Persona 5 Royal – A Mammoth Experience

Persona 5 Royal – A Mammoth Experience

PS4

Persona 5 Royal is undoubtedly the best version of 2017’s original western release; the combat is even better, there’s more music, and it features an emotionally-charged new story arc. However, be warned that its uneven pacing and behemoth runtime makes for a slog – especially for returning players keen to experience all the new content.

To briefly recap my Persona 5 Royal review-in-progress, Royal remixes the original game much like Persona 4 Golden did in 2008. Many quality-of-life improvements comprise the Royal treatment in addition to new characters, an extra Palace and an epilogue that gives all characters time to shine. These changes make for a more streamlined Persona 5 experience; it’s now easier than ever to improve Social Stats and relationship rankings with other characters known as ‘Confidants’. This, among more in-game free time to pursue countless character-enhancing activities, reduces much of the grinding for statistics prevalent in the original.

Persona 5 Royal - A Mammoth Experience

Akin to other entries in the Persona series, Royal follows a group of teenagers who awaken to supernatural powers, their true selves, known as ‘Personas’. Set in metropolitan Tokyo featuring several real-life locations including Shibuya and Akihabara, these teens discover they possess the ability to change the hearts of people with wildly distorted desires. To do this, they adopt the moniker of ‘ The Phantom Thieves of Hearts’ and confront their targets in an alternate dimension known as the ‘Metaverse’, where their targets’ desires manifest in grand dungeons called ‘Palaces’. Armed with Personas, much of your time in Royal includes battling through Palaces.

> [Records]
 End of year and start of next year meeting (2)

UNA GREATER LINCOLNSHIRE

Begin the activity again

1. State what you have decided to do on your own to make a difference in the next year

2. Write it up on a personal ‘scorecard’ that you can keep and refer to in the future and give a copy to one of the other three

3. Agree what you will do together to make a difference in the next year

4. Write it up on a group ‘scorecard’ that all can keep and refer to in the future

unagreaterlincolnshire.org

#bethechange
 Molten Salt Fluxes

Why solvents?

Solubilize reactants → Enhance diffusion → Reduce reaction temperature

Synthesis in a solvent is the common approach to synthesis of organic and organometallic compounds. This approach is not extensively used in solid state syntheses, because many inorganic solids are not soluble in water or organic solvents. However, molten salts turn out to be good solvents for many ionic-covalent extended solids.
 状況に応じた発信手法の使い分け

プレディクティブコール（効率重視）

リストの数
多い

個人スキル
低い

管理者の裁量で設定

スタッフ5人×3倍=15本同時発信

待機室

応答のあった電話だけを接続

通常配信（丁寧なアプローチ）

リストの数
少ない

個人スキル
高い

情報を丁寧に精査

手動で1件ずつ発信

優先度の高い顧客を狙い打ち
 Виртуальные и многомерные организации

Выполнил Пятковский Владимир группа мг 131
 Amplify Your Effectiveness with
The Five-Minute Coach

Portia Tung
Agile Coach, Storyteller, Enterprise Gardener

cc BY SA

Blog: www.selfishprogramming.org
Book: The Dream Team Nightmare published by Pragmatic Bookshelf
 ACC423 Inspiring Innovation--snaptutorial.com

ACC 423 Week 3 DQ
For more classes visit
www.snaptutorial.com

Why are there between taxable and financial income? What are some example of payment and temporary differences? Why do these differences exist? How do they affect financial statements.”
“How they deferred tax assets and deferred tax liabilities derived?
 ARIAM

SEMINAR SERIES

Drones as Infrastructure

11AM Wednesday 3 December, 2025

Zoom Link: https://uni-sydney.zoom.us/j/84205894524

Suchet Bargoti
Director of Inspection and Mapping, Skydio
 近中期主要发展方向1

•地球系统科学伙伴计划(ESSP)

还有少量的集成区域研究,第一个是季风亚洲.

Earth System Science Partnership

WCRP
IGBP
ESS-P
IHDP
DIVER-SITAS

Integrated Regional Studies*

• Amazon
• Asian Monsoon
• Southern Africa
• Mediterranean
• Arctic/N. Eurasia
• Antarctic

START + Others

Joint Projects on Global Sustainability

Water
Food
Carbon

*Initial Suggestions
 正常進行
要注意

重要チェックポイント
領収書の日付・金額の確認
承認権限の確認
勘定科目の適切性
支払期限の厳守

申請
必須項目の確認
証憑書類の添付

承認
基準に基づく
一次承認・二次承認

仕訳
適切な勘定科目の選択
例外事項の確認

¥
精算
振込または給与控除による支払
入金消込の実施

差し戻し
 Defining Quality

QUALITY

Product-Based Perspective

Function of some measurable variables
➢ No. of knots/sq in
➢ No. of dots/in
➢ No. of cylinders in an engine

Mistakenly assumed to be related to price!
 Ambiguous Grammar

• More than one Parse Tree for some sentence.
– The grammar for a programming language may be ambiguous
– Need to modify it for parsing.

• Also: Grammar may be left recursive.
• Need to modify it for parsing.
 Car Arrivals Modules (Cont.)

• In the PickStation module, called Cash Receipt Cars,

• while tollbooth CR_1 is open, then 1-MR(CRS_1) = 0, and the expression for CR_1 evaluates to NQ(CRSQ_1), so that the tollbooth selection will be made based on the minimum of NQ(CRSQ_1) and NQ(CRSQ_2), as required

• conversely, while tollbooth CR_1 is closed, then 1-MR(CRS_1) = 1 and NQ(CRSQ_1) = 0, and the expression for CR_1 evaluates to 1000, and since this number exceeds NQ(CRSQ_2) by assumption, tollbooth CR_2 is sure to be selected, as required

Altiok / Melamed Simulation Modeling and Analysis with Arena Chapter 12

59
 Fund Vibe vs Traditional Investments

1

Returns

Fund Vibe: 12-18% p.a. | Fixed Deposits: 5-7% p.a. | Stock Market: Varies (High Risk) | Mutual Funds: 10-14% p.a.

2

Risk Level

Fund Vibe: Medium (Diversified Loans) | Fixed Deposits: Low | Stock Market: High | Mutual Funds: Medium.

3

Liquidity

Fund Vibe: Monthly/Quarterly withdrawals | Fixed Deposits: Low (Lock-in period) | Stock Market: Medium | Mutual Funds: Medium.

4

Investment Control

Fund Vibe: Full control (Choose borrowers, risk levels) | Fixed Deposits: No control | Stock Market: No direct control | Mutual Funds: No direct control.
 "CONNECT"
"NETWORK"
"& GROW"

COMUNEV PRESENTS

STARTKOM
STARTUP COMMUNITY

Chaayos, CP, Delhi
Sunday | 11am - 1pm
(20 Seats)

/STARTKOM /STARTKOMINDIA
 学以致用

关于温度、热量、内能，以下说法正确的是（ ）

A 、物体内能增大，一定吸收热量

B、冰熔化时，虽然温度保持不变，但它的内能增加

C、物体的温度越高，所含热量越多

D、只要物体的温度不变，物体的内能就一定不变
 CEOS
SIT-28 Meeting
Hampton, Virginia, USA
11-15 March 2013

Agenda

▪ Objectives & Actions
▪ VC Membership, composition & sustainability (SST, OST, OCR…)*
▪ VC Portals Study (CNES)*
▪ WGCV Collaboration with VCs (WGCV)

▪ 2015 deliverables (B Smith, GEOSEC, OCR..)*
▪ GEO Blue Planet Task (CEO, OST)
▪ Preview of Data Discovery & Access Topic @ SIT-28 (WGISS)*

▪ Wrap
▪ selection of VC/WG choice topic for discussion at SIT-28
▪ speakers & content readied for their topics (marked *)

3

> [Try it] Reproduce the Persona 5 Royal review from above in full, with its wording unchanged.

> [Written response]
Persona 5 Royal – A Mammoth Experience

Persona 5 Royal – A Mammoth Experience

PS4

Persona 5 Royal is undoubtedly the best version of 2017’s original western release; the combat is even better, there’s more music, and it features an emotionally-charged new story arc. However, be warned that its uneven pacing and behemoth runtime makes for a slog – especially for returning players keen to experience all the new content.

To briefly recap my Persona 5 Royal review-in-progress, Royal remixes the original game much like Persona 4 Golden did in 2008. Many quality-of-life improvements comprise the Royal treatment in addition to new characters, an extra Palace and an epilogue that gives all characters time to shine. These changes make for a more streamlined Persona 5 experience; it’s now easier than ever to improve Social Stats and relationship rankings with other characters known as ‘Confidants’. This, among more in-game free time to pursue countless character-enhancing activities, reduces much of the grinding for statistics prevalent in the original.

Persona 5 Royal - A Mammoth Experience

Akin to other entries in the Persona series, Royal follows a group of teenagers who awaken to supernatural powers, their true selves, known as ‘Personas’. Set in metropolitan Tokyo featuring several real-life locations including Shibuya and Akihabara, these teens discover they possess the ability to change the hearts of people with wildly distorted desires. To do this, they adopt the moniker of ‘ The Phantom Thieves of Hearts’ and confront their targets in an alternate dimension known as the ‘Metaverse’, where their targets’ desires manifest in grand dungeons called ‘Palaces’. Armed with Personas, much of your time in Royal includes battling through Palaces.